A search of online site ClinicalTrials.gov in July 2013 found one active Phase III trial on surgical ventricular restoration. The Surgical Treatment of Ischemic Heart Failure (STICH) study is a randomized, multicenter, international, clinical trial to compare medical therapy with coronary artery bypass grafting (CABG) and/or SVR for patients with heart failure and coronary heart disease (NCT00023595).
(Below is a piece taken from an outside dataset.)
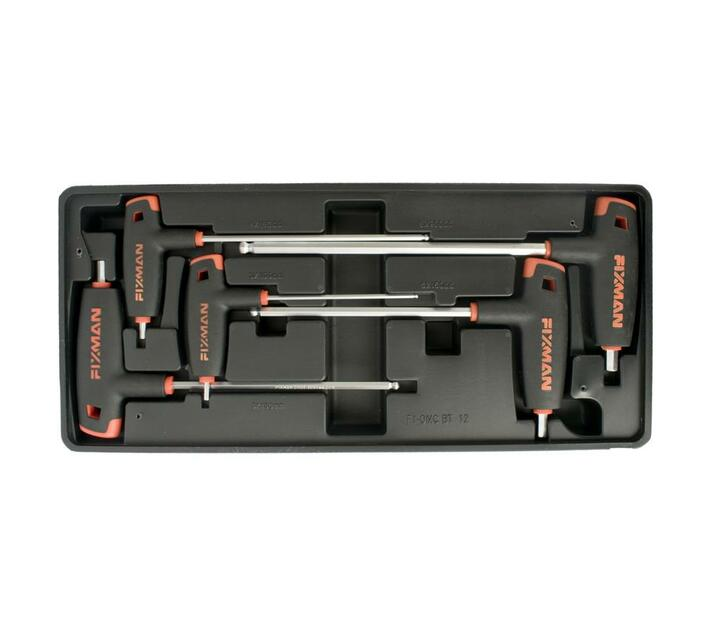 Fixman 5-Pc L-Handle Hex Keys W-Ball Head 3-4-5-6-8mm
Although this trial is listed as ongoing, it is no longer recruiting patients and the main results of the CABG alone versus CABG plus surgical ventricular restoration have already been published and are reviewed in this reference policy.

Summary

Surgical ventricular restoration (SVR) is a procedure designed to restore or remodel the left ventricle to its normal, spherical shape and size in patients with akinetic segments of the heart, secondary to either dilated cardiomyopathy or post-infarction left ventricular aneurysm. A number of uncontrolled studies have suggested that surgical ventricular restoration can improve the hemodynamic functioning in selected patients with ischemic cardiomyopathy. However, the pivotal RCT, the Surgical Treatment of Ischemic Heart Failure (STICH) trial, did not report any improvements in clinical outcomes or quality-of-life measures for patients undergoing SVR in addition to standard coronary artery bypass grafting (CABG) surgery. As a result of these data, the impact of SVR on net health outcome remains uncertain. Therefore, SVR is considered investigational.

Practice Guidelines and Position Statements

In 2010, a Task Force of the European Society of Cardiology and the European Association for Cardio-Thoracic Surgery developed guidelines on myocardial revascularization. (21) These guidelines consider SVR combined with CABG to be a surgical option for patients with ischemic heart failure and left ventricular ejection fraction 35% or less (based on opinion and evidence that is not well-established). The guidelines also recommend SVR with CABG only be performed in centers with a high level of surgical expertise.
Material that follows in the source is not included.